I do have a lot of great sponsors who help me and make sure I get to the track every weekend. I feel very blessed for this. Most of my sponsors have turned into life long friends and people who I can turn to for anything. Motion Pro, Arai, Wiseco and Saddlemen are a few of my sponsors who I have had support from since I was an amateur rider! My sponsors have not only taught me a lot of about the industry, but about life in general and that is something that is irreplaceable.
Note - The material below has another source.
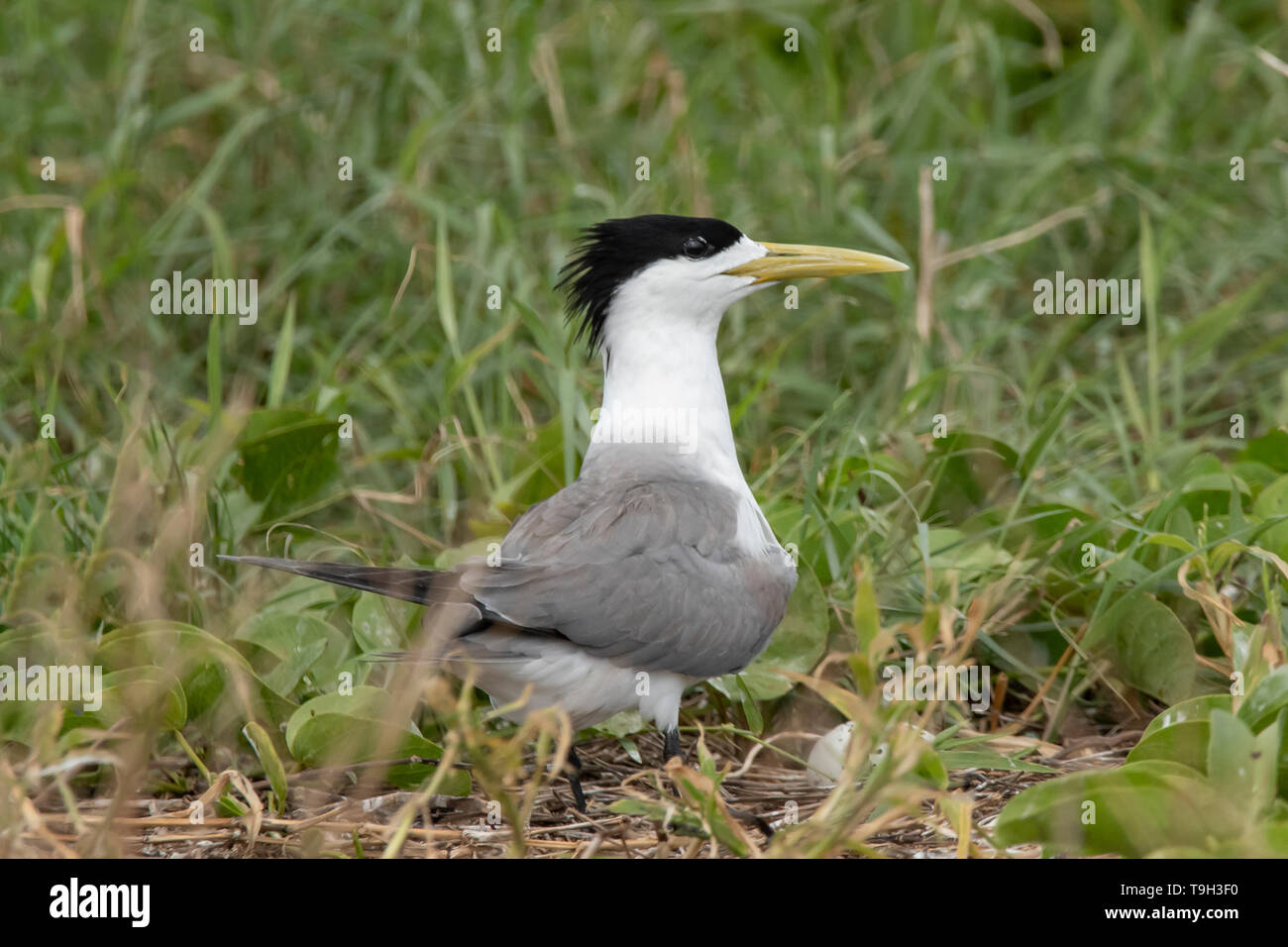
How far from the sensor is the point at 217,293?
403cm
Do I feel like I am succeeding in this sport? Yeah I do. I mean, I think I am. Very slowly. What am I doing to succeed? I am attempting to use racing the same way it uses me. What do I mean by this? The best advice I can give a young rider is to work hard at what they do. Practice, get as much seat time as possible, and do everything possible to make a career out of racing motorcycles. There are other options if that doesn’t work out though and it doesn’t involve working a 9 to 5 at some crappy job for a company who doesn’t give a shit that you are there. Throughout your years as a racer you should make contacts, develop business skills and learn as much about the industry off the track as possible. Be social. Talk to fans. Market yourself. Create a brand. The money for just winning races isn’t there anymore. If you want to make a career out of racing now-a-days, you have to think outside the box. The opportunities are there, but you have to dig deep. Is it worth it? Only you can decide that.
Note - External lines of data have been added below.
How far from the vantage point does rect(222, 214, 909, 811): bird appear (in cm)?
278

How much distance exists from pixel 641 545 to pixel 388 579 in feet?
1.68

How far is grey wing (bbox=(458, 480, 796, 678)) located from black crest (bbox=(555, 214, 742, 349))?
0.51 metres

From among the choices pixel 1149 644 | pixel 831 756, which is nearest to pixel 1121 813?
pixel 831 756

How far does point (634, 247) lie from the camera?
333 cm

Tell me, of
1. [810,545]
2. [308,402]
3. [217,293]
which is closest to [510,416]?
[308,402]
It’s about a week away until I leave for Daytona and I just bought myself a 2010 CRF 450 so I would have something to ride this year. I thought for sure I would be going down south this year to kick off the 2015 season as a spectator. However, this morning I decided to take my own advice. My “Plan A” advice as mentioned in the opening paragraph. Never give up and keep chasing my dream.
The next sentence is something that I have to remind myself everyday. Although it takes time, the hard work will eventually pay off.